Repeat every line exactly, keeping the pictures out of the copy.

### Material supplied ###

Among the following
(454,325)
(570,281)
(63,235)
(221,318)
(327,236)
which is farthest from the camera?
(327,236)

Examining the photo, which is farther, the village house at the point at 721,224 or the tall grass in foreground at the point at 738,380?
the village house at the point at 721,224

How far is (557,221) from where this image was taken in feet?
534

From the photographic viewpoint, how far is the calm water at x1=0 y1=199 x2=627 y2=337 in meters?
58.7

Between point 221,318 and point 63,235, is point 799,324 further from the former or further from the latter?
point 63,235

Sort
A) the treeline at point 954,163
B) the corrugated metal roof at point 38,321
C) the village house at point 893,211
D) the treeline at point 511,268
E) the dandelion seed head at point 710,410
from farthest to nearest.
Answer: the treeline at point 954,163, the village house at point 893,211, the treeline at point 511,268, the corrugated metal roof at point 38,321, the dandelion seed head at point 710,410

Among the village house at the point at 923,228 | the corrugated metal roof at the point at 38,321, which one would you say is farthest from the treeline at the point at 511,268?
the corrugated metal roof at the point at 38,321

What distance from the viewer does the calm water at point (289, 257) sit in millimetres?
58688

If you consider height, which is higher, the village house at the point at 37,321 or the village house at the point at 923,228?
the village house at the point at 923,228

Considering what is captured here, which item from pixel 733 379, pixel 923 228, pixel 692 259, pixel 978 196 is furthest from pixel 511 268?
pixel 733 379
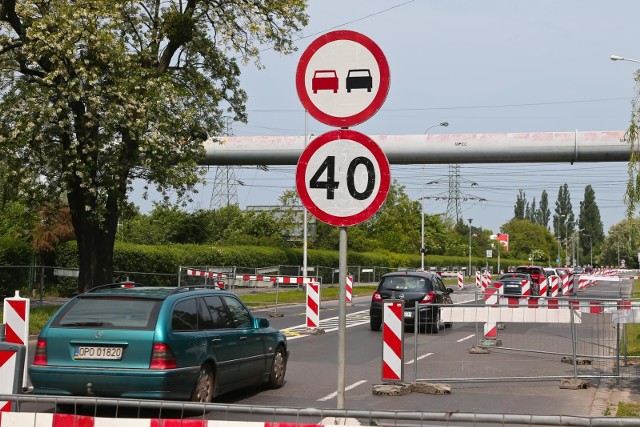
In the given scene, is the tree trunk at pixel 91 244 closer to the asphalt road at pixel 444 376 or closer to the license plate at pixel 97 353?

###

• [Output for this exercise]:
Among the following
(454,325)
(570,281)
(63,235)
(221,318)
(327,236)
which is farthest from the camera?
(327,236)

Examining the photo, which is farther, the village house at the point at 721,224 or the tall grass in foreground at the point at 738,380?
the village house at the point at 721,224

How far is (557,221) from where this image was taken in feet?
534

From the photographic viewpoint, how far is the calm water at x1=0 y1=199 x2=627 y2=337 in meters?
58.7

Between point 221,318 and point 63,235, is point 799,324 further from the former or further from the latter?
point 63,235

Sort
A) the treeline at point 954,163
B) the corrugated metal roof at point 38,321
C) the village house at point 893,211
D) the treeline at point 511,268
E) the dandelion seed head at point 710,410
from farthest to nearest.
Answer: the treeline at point 954,163, the village house at point 893,211, the treeline at point 511,268, the corrugated metal roof at point 38,321, the dandelion seed head at point 710,410

Among the village house at the point at 923,228 | the corrugated metal roof at the point at 38,321, which one would you say is farthest from the treeline at the point at 511,268?
the corrugated metal roof at the point at 38,321

What distance from the viewer does the calm water at point (289, 257) sit in millimetres?
58688

If you consider height, which is higher, the village house at the point at 37,321 or the village house at the point at 923,228?
the village house at the point at 923,228

Considering what is captured here, which item from pixel 733 379, pixel 923 228, pixel 692 259, pixel 978 196 is furthest from pixel 511 268?
pixel 733 379
In the given scene, is the tree trunk at pixel 91 244 closer to the asphalt road at pixel 444 376 or closer to the license plate at pixel 97 353?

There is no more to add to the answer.